エラーは出ないのに、モデルへのリクエストが401で拒否されます
apiKeyHelper自体は成功していて、返したキーをAPI側が拒否しているケースです。この場合はapiKeyHelperスクリプトの失敗ではなくInvalid API keyとして表示されます。両者はメッセージの文言で区別できるので、実際に出ている文言を確認してください。

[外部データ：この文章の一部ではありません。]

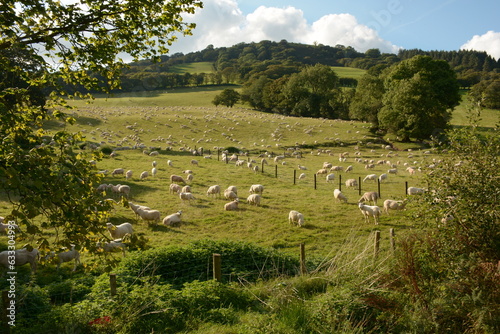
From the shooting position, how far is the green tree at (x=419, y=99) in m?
47.5

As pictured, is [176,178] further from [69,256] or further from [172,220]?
[69,256]

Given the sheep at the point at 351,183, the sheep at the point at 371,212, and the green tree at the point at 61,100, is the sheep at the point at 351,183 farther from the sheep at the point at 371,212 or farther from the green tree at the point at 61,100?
the green tree at the point at 61,100

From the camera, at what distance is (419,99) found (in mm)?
47156

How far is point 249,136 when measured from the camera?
55.8 m

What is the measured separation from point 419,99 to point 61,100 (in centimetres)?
5110

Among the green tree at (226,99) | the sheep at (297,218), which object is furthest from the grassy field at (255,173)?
the green tree at (226,99)

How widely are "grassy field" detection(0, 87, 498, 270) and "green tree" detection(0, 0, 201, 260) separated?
1904mm

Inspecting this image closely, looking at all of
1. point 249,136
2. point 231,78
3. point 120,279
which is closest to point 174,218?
point 120,279

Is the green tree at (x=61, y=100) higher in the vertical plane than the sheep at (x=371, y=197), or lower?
higher

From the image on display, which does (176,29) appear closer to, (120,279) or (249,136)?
(120,279)

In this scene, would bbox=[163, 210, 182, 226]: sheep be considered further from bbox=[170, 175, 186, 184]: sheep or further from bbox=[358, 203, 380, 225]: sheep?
bbox=[358, 203, 380, 225]: sheep

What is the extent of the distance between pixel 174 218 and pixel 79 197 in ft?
36.8

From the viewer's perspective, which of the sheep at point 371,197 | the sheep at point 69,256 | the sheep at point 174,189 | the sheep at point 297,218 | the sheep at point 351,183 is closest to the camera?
Result: the sheep at point 69,256

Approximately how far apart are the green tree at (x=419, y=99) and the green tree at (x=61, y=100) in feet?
158
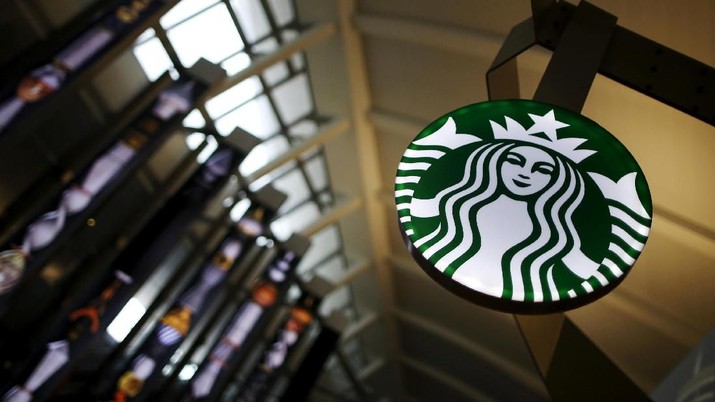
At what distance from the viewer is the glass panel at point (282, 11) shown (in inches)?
400

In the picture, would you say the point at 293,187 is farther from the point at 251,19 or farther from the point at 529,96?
the point at 529,96

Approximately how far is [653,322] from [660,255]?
1517mm

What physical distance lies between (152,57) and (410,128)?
384 cm

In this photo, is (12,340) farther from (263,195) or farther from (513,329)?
(513,329)

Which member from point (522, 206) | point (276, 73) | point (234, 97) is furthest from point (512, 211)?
point (276, 73)

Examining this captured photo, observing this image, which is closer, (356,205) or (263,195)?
(263,195)

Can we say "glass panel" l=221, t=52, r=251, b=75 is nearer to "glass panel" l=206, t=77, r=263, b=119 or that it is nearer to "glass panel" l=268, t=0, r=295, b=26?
"glass panel" l=206, t=77, r=263, b=119

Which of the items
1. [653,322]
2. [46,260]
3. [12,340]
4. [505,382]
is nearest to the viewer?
[46,260]

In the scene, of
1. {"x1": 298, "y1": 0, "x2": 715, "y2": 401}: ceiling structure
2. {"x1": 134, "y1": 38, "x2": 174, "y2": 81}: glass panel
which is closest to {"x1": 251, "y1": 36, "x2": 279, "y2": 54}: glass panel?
{"x1": 298, "y1": 0, "x2": 715, "y2": 401}: ceiling structure

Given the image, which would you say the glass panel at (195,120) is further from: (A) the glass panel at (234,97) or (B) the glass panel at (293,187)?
(B) the glass panel at (293,187)

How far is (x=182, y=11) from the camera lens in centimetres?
916

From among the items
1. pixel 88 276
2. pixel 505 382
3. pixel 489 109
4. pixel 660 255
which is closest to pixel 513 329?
pixel 505 382

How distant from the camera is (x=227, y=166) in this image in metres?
9.20

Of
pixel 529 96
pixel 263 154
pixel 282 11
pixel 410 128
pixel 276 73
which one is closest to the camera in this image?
pixel 529 96
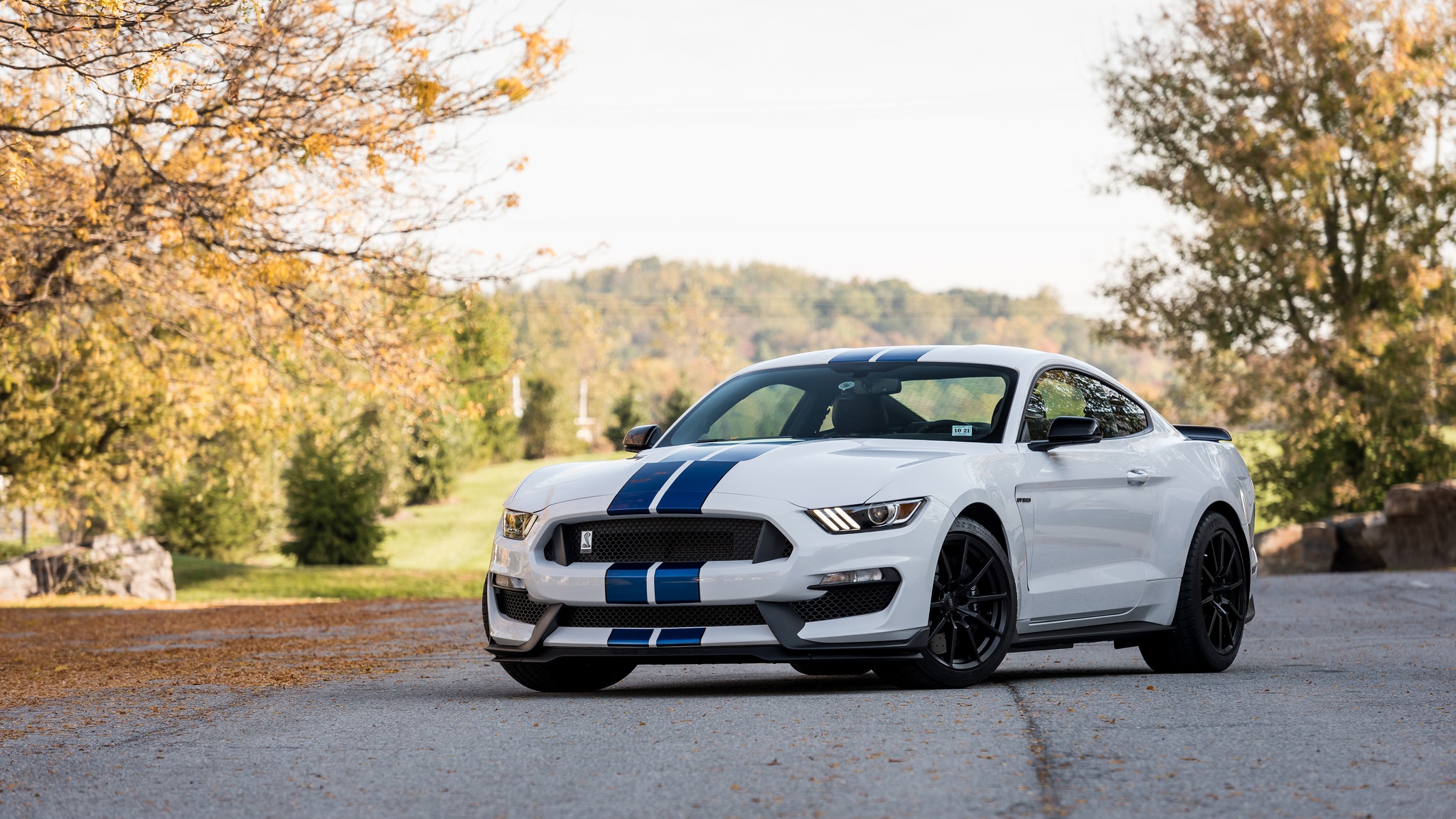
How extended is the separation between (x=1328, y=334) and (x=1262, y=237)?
2.45 meters

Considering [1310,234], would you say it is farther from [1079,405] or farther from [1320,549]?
[1079,405]

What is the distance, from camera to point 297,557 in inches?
1340

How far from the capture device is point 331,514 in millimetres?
33812

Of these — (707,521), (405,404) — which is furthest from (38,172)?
(707,521)

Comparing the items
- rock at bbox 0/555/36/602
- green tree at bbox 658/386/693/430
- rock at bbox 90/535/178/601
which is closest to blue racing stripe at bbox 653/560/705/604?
rock at bbox 0/555/36/602

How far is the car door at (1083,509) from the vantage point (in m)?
7.55

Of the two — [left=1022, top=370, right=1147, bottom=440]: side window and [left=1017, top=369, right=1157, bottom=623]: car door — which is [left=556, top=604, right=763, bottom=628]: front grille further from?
[left=1022, top=370, right=1147, bottom=440]: side window

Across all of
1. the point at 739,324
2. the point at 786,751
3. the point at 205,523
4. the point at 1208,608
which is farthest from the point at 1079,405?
the point at 739,324

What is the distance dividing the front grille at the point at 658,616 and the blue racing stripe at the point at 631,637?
0.02 m

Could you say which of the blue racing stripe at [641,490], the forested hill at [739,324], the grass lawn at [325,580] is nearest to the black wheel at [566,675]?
the blue racing stripe at [641,490]

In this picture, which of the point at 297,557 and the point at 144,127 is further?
the point at 297,557

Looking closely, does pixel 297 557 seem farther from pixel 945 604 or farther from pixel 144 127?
pixel 945 604

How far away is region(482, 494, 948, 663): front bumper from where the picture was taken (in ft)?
Answer: 21.7

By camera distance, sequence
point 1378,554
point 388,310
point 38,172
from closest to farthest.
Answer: point 38,172 < point 388,310 < point 1378,554
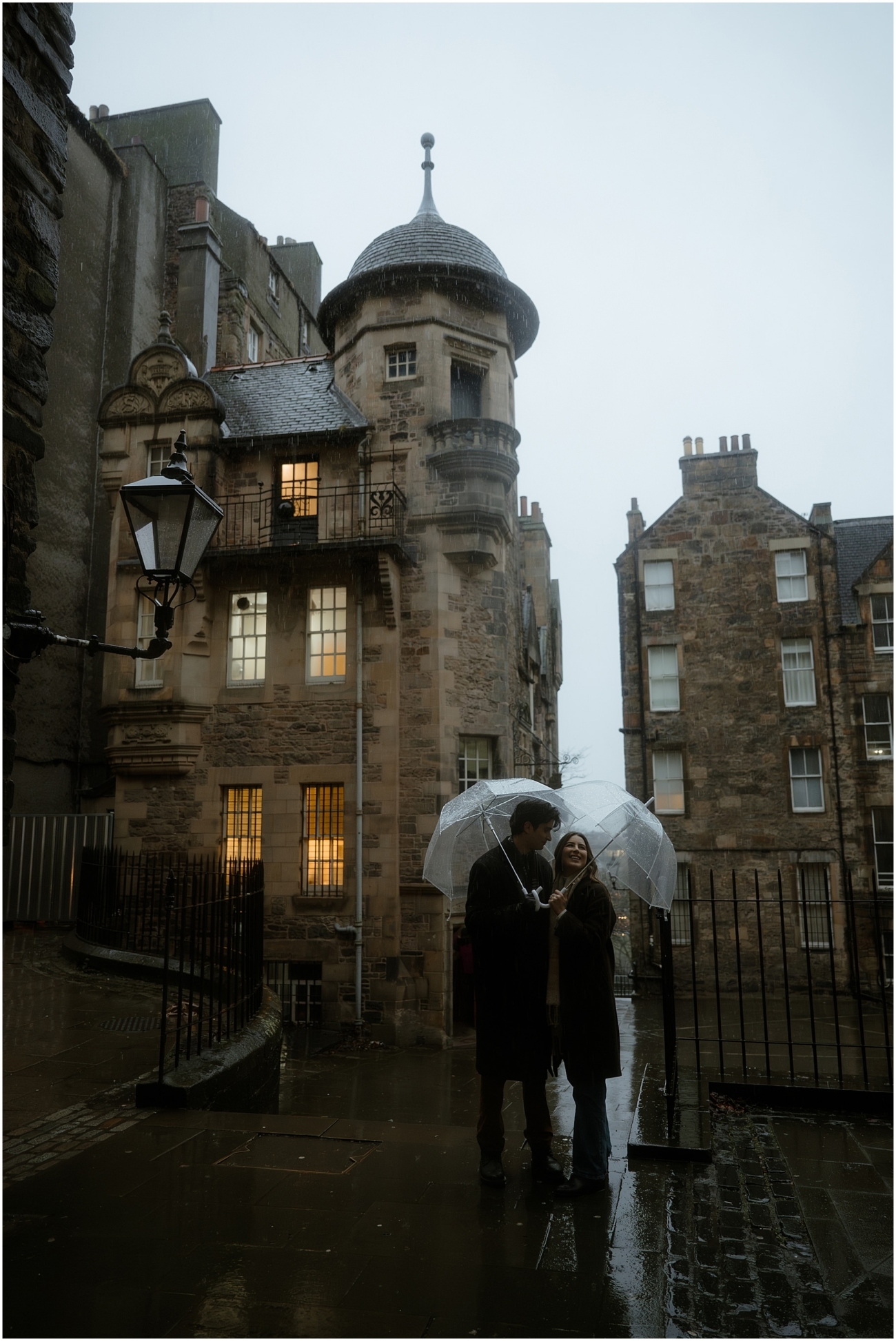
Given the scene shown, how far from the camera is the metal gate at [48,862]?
1830 centimetres

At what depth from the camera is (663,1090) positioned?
7074 millimetres

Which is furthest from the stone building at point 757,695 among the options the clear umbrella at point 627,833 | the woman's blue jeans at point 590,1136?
the woman's blue jeans at point 590,1136

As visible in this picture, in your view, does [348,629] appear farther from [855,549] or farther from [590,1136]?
[855,549]

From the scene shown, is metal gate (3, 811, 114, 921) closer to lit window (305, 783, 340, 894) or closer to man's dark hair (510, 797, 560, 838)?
lit window (305, 783, 340, 894)

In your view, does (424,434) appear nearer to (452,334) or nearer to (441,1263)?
(452,334)

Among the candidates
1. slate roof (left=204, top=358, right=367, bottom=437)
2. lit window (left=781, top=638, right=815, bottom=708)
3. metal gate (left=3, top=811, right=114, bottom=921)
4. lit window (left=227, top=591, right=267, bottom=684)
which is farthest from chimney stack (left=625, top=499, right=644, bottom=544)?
metal gate (left=3, top=811, right=114, bottom=921)

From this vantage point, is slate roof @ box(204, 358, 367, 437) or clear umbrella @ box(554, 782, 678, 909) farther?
slate roof @ box(204, 358, 367, 437)

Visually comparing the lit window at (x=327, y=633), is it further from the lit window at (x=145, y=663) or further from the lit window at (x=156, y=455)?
the lit window at (x=156, y=455)

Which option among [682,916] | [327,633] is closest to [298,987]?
[327,633]

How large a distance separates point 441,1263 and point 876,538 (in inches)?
961

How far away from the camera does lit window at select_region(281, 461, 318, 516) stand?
17.9 metres

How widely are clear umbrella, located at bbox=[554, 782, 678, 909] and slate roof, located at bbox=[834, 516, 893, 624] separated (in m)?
19.2

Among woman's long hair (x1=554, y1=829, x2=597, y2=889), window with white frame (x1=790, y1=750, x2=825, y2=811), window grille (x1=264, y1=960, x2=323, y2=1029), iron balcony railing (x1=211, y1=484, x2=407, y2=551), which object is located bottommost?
window grille (x1=264, y1=960, x2=323, y2=1029)

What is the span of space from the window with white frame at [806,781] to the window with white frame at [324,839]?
11.9 m
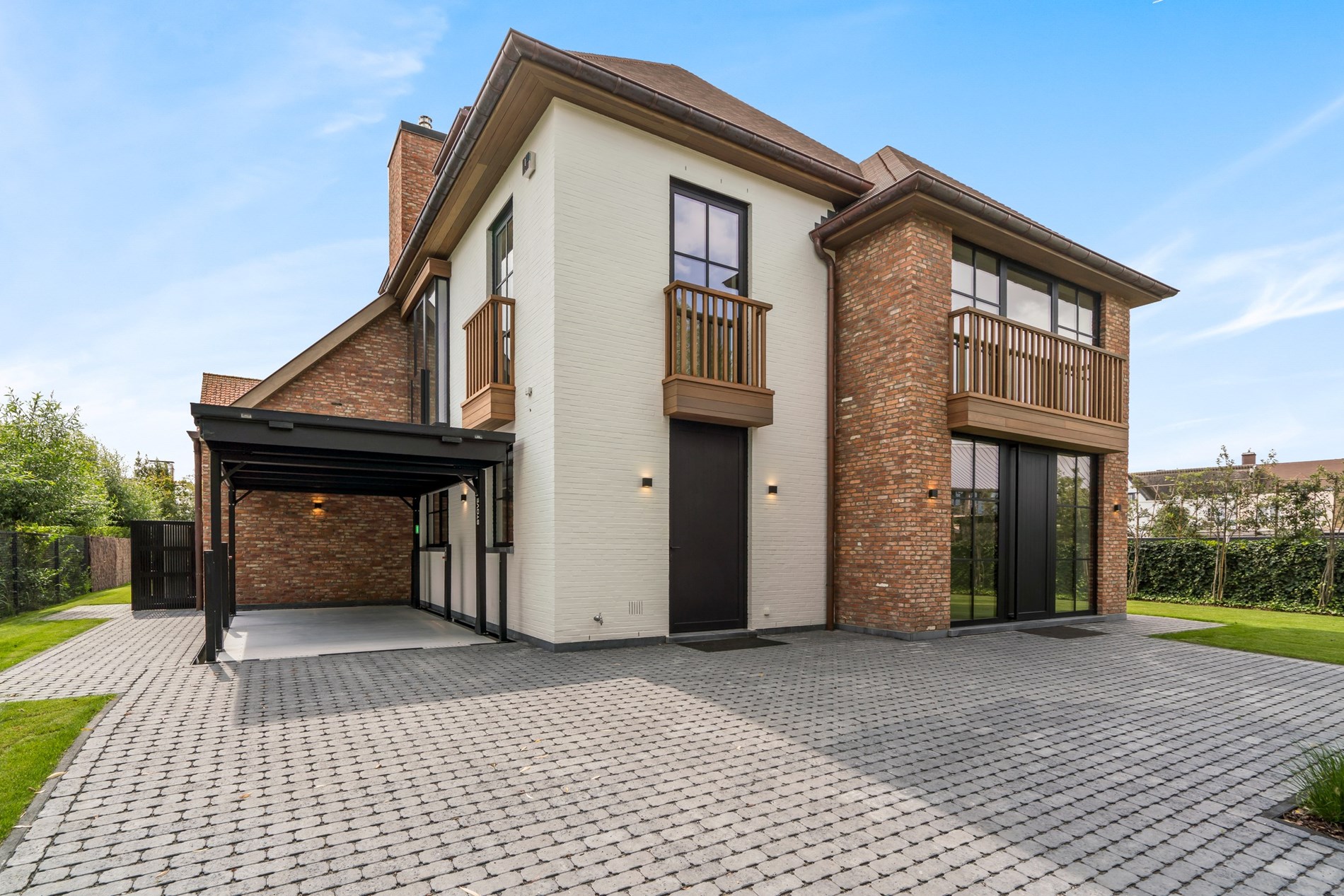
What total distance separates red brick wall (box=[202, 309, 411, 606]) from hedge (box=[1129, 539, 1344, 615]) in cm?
1682

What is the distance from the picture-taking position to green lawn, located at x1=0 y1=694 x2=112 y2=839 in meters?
3.31

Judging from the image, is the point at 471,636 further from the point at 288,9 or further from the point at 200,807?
the point at 288,9

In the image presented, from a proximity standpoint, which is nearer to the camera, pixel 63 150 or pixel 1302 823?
pixel 1302 823

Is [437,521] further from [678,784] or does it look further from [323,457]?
[678,784]

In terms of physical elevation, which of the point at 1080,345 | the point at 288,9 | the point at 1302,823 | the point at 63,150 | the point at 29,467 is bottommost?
the point at 1302,823

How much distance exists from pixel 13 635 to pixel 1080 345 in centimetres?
1541

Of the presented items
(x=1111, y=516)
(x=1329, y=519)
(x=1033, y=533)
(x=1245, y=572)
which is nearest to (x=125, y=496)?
(x=1033, y=533)

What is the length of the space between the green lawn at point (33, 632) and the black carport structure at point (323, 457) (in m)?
1.78

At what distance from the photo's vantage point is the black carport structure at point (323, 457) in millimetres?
6719

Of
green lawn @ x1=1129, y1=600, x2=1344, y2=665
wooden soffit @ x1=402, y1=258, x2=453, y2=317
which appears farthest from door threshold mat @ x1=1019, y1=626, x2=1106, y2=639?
wooden soffit @ x1=402, y1=258, x2=453, y2=317

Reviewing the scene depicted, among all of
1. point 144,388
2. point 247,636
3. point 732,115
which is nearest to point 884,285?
point 732,115

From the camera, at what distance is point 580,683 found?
586cm

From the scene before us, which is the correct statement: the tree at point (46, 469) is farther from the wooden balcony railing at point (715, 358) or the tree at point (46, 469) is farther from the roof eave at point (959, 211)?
the roof eave at point (959, 211)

管理者が配布した設定でapiKeyHelperを止められますか
管理設定(managed settings)でapiKeyHelperを配布している組織では、ユーザー側のsettings.jsonを書き換えても上書きされません。組織の設定ファイル配布経路はClaude Code組織管理ガイドで扱っています。
CLAUDE_CODE_API_KEY_HELPER_TTL_MSはどのくらいの値にすべきですか
短命トークンの有効期限より短い値にするのが基本です。ボールト側のトークンが10分で失効するなら、5分より短い間隔に設定しておくと期限切れのまま使い続けるリスクを減らせます。極端に短くすると呼び出し回数が増え、10秒警告が出やすくなる副作用もあります。
まとめ
「Your apiKeyHelper script is failing」は、指定したコマンドがエラー終了・無出力・余計な出力のいずれかを返したときに出ます。/statusとスクリプトの直接実行で原因を切り分け、標準出力にキーだけを単一トークンで返し終了コード0で終わる形に直すのが対処です。/loginはこのエラーの解決策にはならず、設定が残っている限りスクリプトの出力が優先され続けます。バージョンによって表示されるメッセージやパネル名が違うため、古い手順書を参照している場合は現在のバージョンでの挙動をあわせて確認してください。